Although it falls under criterion-referenced testing, curriculum-based assessment is considered an alternative to traditional standardized norm-referenced academic testing. It refers to a measurement that relies on direct observation and recording students’ performance in the local curriculum as a basis of gathering information to make instructional decisions (Deno, 2003). Curriculum-based assessment (CBA) has also been termed as direct assessment of educational skills, and is based on the assumption that assessment should be on what has been taught. CBA involves repeated measurement of students’ academic skills (Linn & Grolund, 2000). In each area of learning, probes are selected and used to gauge students’ performance. The probes are developed from curricular materials available in the students’ immediate learning environment. CBAs therefore provide a structured method to assess the students’ performance based on curricular assignments used in their actual learning environment (Brookhart, 2000). The basic argument underpinning this assessment approach is that in evaluating their progress, students should be observed in their academic environment.

Dynamic Assessment

This refers to a type of learning assessment that makes use of an active teaching process. The goal of this process is to provide a modification in an individual’s cognitive functioning and observe the changes that result in the examinees’ learning and problem solving strategies. The main goals of dynamic assessment are to:

  • Assess the ability of a student to identify the principles behind a problem and use this understanding to provide a solution.
  • Assess the most appropriate type and amount of teaching required to teach a student the specific principle.
  • Understand any cognitive deficits and non-cognitive factors which help to explain failure in students’ performances and whether teaching can modify such factors (Gay & Airasian, 1999).

Dynamic assessment is a contrast of standardized assessment where examiners present items to examinees without providing any guidance or any other form of intervention designed to improve the students’ performance (Brookhart, 2000). In static assessment, an individual’s deficits and disabilities are accepted and modification is done on the environment to allow the person to work within the identified limitations (Johnson, Johnson & Holubec, 1994). On the contrary, dynamic assessment is based on the active modification where efforts are made to remediate the deficits or to provide the individual with alternative strategies to solve probes to supplement their areas of weakness.
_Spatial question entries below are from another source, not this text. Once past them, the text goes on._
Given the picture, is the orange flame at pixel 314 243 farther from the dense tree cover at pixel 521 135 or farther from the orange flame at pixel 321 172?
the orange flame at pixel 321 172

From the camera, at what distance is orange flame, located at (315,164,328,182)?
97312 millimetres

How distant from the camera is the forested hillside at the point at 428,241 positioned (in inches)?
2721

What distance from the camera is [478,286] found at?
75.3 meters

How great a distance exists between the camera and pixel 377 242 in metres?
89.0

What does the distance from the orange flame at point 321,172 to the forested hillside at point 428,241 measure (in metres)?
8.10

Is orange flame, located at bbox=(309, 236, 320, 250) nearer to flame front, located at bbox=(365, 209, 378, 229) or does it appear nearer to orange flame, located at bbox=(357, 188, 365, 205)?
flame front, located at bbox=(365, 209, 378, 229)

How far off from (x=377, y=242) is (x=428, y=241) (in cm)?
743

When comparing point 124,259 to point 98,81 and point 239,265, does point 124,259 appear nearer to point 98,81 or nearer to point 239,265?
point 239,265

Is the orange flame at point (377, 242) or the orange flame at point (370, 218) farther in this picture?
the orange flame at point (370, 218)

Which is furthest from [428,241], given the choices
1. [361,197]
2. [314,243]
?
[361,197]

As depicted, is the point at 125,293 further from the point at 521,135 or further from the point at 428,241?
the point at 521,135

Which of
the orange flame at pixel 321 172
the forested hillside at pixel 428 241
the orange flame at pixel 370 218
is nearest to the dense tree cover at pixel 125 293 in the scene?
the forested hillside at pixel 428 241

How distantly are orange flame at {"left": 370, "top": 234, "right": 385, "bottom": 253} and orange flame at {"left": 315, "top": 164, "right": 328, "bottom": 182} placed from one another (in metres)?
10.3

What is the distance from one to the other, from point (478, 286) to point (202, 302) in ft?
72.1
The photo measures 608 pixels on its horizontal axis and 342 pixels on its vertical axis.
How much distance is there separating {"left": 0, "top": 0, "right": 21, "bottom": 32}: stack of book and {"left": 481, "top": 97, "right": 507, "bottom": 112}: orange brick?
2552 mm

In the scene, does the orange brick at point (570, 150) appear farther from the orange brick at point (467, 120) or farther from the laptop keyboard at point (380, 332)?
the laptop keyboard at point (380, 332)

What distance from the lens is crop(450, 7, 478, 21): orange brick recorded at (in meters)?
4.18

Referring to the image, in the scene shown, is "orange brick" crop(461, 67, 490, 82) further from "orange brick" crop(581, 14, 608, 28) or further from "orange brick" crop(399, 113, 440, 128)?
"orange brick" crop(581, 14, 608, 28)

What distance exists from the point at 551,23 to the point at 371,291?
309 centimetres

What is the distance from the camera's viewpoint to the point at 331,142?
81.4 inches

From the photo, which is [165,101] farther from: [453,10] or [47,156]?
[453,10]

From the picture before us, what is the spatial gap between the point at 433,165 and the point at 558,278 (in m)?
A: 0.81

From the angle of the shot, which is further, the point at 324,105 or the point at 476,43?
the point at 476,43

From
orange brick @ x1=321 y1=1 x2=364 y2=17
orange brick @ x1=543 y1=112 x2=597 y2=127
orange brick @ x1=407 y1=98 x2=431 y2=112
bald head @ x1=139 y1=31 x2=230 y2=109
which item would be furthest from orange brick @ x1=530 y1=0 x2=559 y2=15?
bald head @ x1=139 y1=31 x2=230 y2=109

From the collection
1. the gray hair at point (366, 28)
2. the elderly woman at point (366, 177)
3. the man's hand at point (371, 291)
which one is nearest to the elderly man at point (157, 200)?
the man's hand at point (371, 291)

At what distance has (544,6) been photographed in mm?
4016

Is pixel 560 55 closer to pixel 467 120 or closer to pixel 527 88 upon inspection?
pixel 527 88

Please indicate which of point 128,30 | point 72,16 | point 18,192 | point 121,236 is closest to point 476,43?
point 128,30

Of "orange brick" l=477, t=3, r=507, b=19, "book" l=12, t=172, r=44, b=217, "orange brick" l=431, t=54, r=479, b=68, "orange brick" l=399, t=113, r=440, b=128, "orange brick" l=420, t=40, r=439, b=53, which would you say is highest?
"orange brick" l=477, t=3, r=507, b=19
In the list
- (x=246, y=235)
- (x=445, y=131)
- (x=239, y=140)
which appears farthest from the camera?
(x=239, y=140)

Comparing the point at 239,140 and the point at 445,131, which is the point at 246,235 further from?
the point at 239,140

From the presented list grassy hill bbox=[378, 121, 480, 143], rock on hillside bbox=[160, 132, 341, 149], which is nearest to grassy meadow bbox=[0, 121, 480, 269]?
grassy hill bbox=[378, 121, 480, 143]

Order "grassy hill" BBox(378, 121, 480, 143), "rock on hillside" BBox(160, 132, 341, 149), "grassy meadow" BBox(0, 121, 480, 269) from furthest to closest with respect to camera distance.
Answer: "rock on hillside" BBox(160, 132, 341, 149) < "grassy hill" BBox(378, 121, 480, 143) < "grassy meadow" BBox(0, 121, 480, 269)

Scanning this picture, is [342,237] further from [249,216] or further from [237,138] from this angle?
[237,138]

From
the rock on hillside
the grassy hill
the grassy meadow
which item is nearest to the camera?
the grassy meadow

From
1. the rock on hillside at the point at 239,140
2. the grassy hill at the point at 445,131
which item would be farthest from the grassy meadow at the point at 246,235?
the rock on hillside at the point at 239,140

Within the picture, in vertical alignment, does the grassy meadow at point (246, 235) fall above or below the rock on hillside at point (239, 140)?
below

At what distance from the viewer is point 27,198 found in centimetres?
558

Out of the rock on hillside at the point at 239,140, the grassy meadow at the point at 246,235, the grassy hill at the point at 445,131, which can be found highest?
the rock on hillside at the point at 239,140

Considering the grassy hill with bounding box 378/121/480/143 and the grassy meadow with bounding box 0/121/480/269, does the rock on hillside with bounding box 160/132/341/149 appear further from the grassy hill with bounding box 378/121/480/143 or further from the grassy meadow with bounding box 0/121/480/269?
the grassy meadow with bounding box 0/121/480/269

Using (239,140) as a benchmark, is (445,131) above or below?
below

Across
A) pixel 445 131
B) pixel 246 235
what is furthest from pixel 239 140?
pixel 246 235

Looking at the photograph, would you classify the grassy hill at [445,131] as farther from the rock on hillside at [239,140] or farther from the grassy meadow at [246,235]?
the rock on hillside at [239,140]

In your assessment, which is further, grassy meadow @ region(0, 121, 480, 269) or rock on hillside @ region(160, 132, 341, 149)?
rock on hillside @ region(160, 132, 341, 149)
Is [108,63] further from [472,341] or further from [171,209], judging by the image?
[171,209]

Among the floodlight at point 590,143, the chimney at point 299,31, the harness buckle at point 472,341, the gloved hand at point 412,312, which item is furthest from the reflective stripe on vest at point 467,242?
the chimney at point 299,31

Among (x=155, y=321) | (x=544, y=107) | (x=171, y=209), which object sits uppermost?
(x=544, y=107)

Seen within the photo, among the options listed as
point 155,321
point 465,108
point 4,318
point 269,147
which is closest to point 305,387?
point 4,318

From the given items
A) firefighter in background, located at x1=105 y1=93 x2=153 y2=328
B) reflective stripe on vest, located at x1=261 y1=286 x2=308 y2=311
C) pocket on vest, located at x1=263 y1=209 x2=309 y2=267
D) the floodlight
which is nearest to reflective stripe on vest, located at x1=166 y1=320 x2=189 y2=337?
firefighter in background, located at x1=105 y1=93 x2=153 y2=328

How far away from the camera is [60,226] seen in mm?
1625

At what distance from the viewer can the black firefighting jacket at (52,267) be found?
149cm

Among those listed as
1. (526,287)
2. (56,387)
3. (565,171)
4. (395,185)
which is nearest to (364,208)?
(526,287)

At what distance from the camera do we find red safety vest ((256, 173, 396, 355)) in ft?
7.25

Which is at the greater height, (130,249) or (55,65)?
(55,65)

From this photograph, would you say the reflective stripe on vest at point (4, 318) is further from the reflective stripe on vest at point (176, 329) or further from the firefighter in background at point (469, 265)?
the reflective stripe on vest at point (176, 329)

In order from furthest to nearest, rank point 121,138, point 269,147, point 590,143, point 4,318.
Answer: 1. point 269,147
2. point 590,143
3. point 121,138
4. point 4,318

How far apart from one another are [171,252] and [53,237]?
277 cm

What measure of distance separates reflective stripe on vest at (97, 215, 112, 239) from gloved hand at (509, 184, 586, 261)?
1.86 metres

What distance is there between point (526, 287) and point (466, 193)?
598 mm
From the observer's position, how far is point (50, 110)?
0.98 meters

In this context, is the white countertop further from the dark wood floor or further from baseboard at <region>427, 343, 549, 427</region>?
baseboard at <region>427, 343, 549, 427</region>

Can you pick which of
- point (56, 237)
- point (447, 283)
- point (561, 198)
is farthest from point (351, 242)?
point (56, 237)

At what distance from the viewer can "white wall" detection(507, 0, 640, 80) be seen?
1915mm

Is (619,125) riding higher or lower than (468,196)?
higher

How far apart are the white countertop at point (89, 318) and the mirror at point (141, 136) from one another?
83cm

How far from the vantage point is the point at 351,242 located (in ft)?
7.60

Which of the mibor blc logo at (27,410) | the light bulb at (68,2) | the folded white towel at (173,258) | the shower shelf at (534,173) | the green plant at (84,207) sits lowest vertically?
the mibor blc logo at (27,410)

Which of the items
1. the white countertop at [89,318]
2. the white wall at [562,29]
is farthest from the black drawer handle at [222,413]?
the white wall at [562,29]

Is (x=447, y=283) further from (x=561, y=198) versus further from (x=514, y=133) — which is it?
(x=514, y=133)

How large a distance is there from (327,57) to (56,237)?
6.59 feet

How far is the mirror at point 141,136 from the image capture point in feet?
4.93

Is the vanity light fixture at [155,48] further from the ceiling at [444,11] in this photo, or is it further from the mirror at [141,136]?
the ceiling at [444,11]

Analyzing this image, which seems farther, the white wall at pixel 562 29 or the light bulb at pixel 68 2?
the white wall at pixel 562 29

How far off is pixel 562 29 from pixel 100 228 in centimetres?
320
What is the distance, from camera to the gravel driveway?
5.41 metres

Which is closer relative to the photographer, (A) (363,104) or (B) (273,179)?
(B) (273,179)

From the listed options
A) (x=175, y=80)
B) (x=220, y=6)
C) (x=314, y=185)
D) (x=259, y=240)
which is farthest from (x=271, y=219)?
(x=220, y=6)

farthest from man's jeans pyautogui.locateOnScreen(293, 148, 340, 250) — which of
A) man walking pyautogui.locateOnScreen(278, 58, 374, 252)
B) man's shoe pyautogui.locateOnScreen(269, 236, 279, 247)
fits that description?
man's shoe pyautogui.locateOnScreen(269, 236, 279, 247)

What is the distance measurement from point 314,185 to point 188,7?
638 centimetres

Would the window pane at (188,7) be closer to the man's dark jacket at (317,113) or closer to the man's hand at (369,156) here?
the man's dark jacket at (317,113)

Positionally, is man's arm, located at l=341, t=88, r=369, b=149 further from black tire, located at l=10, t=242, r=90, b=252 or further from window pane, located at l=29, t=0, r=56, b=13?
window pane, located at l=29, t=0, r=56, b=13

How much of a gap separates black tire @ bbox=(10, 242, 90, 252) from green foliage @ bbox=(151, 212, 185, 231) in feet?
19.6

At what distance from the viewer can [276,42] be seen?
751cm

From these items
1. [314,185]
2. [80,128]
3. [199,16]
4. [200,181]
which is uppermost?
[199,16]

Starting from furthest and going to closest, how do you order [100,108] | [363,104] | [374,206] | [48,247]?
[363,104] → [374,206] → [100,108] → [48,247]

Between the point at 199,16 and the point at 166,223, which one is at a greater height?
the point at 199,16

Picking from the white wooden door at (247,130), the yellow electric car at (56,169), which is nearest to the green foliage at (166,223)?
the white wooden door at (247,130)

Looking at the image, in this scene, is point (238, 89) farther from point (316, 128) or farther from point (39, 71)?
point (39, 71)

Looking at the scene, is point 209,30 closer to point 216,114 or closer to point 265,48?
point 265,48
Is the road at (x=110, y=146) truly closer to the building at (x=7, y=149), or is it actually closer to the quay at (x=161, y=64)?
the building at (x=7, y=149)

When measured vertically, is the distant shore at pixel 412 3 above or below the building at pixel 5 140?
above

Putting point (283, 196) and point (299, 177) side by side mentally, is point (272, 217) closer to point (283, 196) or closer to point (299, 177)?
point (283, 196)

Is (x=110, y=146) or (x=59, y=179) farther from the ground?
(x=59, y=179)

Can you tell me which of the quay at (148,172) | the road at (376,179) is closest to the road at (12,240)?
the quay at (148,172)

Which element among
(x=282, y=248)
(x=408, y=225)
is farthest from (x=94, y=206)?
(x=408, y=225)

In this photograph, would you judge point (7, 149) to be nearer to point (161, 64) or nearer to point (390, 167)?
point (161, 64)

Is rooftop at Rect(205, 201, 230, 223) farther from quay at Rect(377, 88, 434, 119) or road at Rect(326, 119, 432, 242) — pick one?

High stakes testing is linked to overreliance on standardized tests as the primary means of assessment and as the principle source of curriculum content. These high stakes testing poses critical consequences to students since the use of a single measure (standardized test score) may determine graduation or promotion to the next level. Instructors are now held accountable of students’ performances (Becker, 2001). Without doubt, testing and accountability are important aspects of a program since assessment practices are the key to accountability and improved teaching processes. However, opposition arises from the use of a single measure of assessment through standardized tests.

The decisions regarding progress, promotion and gradation using a single indicator to measure an individual’s learning violate the ethics of teaching. The higher the stakes for testing, the greater the emphasis teachers will place on the test preparation and teaching to the test as opposed to meaningful learning. Assessment should be driven by innovative curriculum design and effective teaching practices. Other types of assessments should be used to supplement standardized tests to enhance the spirit of research among students. As asserted by Becker (2001), no clear evidence exists that high test scores reflect actual improvement in students’ learning either at the individual or group level. No single measure can be used as a definitive measure of a student’s knowledge. Student assessment is constructive, if the used educational approaches are research oriented and emphasize on equity in the academic processes. Not all students demonstrate well what they have learnt using standardized tests, biased assessment, policies and practices should not be used since they limit learning opportunities for individuals and hinder curriculum development and teaching.